# Forum Learning Russian Language Pronunciation, Speech & Accent Audio Lounge  Metro 2033 - Audiobook with Dual Text, edited together by me :)

## Valda

*DRUMS* 
I present this for the MR community.... PART 1, METRO 2033, ORIGINAL AUDIOBOOK VERSION WITH DUAL TEXT!    
The texts are taken directly from the books (Eng and Rus versions), I just edited them to sync with the audiobook (I'm trying to find the name of the actor) and keep it simple to the reader...it took a while! I hope you'd like it...  
Oh, and I wanted to differentiate the language by colors but from some reason Movie Maker 2012 doesn't let me, but this should be good enough for now.  
Note #1: Minor editing done by me for better synchronization between texts of both versions and with the audio itself.
Note #2: The English version is mostly following the Russian version pretty closely, any deviation is because of the original English translator.
Note #3: The Russian audio should be word-for-word like the Russian text, save for a few words throughout this nearly 10 minutes clip.   
Let me know if you enjoyed it, and I'll make part 2 when I have free time  ::

----------


## Borya

Этот видео мне очень нравится.  Болшое спасибо!

----------


## Valda

Рада слышать!  
Кто-нибуль другой веселится? Я добавляла еще часты.... 
ЧАСТЬ 2
------------

----------


## Valda

ЧАСТЬ 3
----------

----------


## Valda

ЧАСТЬ 4
-----------

----------


## fortheether

Valda, 
    Большое спасибо!! 
Скотт

----------

──────────

• TASK INSTRUCTIONS
1. Print the part of the forum thread starting with "The texts are" and going on through "10 minutes clip.".
2. Rewrite only the listing from its first line through the line containing "1.20 meters", both included, with "green lichen" changed to "gray lichen" and everything else the same. Leave the pictures out.

Image and question records
──────────

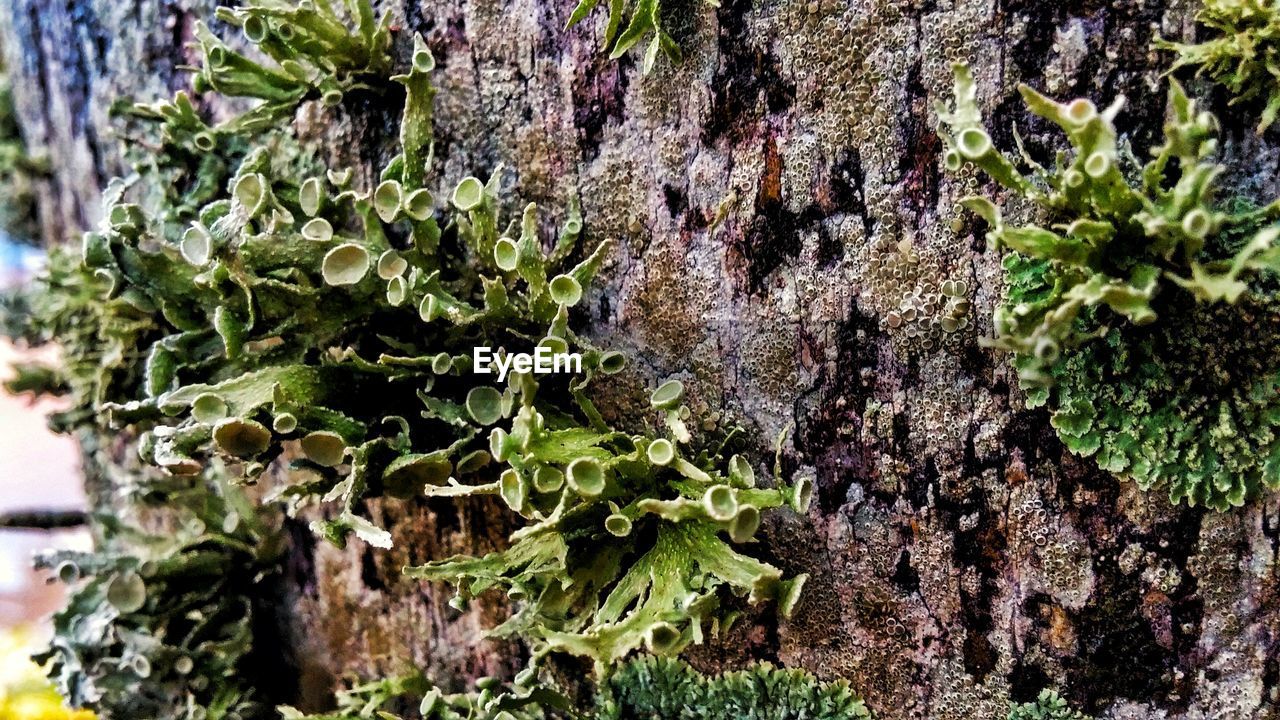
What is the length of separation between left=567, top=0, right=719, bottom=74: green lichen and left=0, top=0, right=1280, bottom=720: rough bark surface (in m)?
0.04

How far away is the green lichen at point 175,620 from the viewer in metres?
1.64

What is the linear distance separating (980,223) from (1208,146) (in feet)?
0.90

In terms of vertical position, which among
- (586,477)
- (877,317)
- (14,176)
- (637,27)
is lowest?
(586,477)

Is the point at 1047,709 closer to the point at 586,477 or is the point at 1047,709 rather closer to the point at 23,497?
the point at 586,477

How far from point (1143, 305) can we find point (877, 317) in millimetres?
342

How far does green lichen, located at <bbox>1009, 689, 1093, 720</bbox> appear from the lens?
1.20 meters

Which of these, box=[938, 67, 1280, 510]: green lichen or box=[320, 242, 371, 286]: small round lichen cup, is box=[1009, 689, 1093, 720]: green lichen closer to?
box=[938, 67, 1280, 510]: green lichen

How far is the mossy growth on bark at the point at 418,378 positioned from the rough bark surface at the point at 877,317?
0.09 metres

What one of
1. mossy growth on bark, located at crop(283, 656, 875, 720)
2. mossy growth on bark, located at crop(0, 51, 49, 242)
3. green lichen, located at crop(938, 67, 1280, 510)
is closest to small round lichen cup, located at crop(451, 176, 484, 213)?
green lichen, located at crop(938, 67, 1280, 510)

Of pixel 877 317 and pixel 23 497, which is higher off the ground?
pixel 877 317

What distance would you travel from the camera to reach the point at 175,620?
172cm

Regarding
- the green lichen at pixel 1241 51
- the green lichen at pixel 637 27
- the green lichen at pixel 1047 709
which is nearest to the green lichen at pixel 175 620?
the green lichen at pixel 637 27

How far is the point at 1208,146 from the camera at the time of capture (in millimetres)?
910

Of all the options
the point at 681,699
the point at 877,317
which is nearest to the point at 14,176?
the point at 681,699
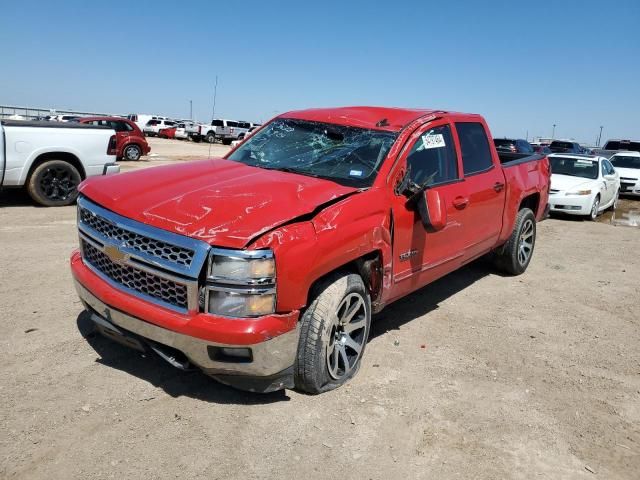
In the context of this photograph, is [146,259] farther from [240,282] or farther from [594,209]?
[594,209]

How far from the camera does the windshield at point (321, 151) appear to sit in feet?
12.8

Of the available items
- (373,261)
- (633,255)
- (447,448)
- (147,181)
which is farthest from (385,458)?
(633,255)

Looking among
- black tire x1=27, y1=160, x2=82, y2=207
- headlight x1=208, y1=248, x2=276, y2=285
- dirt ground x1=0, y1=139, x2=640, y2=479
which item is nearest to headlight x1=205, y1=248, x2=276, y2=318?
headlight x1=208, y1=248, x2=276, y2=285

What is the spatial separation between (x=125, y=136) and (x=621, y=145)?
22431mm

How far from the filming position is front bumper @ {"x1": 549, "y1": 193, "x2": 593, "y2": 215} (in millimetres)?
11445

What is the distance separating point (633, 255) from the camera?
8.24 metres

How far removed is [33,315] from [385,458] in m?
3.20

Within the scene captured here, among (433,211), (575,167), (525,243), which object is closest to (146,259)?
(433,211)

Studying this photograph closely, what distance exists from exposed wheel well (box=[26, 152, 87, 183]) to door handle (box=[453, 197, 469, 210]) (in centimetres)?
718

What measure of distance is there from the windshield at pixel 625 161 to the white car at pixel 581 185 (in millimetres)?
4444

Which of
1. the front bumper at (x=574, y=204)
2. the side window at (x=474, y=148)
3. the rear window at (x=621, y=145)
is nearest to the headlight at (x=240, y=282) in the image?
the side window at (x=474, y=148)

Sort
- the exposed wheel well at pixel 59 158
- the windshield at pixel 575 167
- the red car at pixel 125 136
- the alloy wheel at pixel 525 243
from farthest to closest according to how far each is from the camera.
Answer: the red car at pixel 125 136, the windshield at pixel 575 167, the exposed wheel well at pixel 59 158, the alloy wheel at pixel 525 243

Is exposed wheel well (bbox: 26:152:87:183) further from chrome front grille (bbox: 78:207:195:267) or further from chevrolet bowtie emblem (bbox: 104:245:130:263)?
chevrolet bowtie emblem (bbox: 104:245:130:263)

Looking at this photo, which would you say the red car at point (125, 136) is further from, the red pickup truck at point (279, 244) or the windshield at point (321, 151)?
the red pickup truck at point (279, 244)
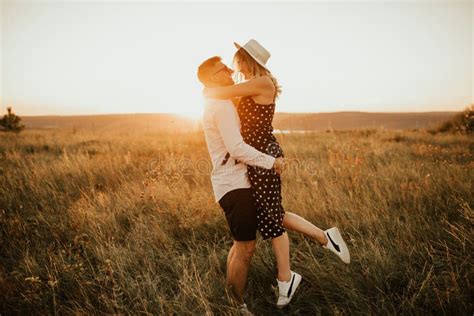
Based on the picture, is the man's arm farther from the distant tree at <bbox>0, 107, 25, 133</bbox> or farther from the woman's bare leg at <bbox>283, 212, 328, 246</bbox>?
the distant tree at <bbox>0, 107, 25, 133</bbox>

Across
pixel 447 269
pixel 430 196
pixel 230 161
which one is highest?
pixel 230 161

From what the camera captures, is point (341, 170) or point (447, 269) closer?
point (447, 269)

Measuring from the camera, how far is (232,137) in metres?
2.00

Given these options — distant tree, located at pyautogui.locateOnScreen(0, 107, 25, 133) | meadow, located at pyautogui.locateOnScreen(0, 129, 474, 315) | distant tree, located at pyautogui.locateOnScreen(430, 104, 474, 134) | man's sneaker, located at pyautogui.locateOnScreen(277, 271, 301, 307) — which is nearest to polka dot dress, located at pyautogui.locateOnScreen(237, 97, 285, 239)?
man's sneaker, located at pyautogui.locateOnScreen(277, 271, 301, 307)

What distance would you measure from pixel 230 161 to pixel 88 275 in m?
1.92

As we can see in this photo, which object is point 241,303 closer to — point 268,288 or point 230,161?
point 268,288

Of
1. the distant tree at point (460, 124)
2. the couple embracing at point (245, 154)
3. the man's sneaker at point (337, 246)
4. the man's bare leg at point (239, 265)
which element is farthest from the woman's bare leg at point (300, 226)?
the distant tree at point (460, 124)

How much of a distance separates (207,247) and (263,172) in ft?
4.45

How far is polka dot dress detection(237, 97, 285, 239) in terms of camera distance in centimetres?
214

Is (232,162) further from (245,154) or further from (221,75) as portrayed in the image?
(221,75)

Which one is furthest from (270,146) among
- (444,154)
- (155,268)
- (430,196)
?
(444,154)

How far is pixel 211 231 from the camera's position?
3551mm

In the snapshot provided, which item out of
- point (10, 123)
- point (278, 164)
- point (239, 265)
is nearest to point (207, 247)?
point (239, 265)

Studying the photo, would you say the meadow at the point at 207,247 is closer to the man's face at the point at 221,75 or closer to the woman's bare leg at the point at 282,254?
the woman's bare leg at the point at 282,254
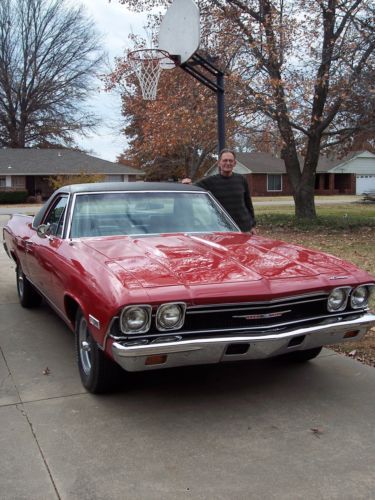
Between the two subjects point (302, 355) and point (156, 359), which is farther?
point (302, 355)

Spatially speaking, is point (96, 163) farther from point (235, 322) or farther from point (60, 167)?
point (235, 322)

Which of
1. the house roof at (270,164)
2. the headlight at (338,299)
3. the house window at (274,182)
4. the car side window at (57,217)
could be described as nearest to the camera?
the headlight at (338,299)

──────────

• TASK-BY-TASK SOLUTIONS
1.
The texts are taken directly from the books (Eng and Rus versions), I just edited them to sync with the audiobook (I'm trying to find the name of the actor) and keep it simple to the reader...it took a while! I hope you'd like it...  
Oh, and I wanted to differentiate the language by colors but from some reason Movie Maker 2012 doesn't let me, but this should be good enough for now.  
Note #1: Minor editing done by me for better synchronization between texts of both versions and with the audio itself.
Note #2: The English version is mostly following the Russian version pretty closely, any deviation is because of the original English translator.
Note #3: The Russian audio should be word-for-word like the Russian text, save for a few words throughout this nearly 10 minutes clip.

2.
What is the length of separation between left=567, top=0, right=719, bottom=74: gray lichen and left=0, top=0, right=1280, bottom=720: rough bark surface (in m)?
0.04

How far away is the gray lichen at point 175,620 from the viewer in metres?
1.64

What is the linear distance separating (980,223) from (1208,146) (in feet)?
0.90

In terms of vertical position, which among
- (586,477)
- (877,317)
- (14,176)
- (637,27)
is lowest?
(586,477)

Is the point at 1047,709 closer to the point at 586,477 or is the point at 1047,709 rather closer to the point at 23,497?
the point at 586,477

How far from point (1143, 305) can we find point (877, 317) in millimetres?
342

How far does gray lichen, located at <bbox>1009, 689, 1093, 720</bbox> appear from the lens?
1.20 meters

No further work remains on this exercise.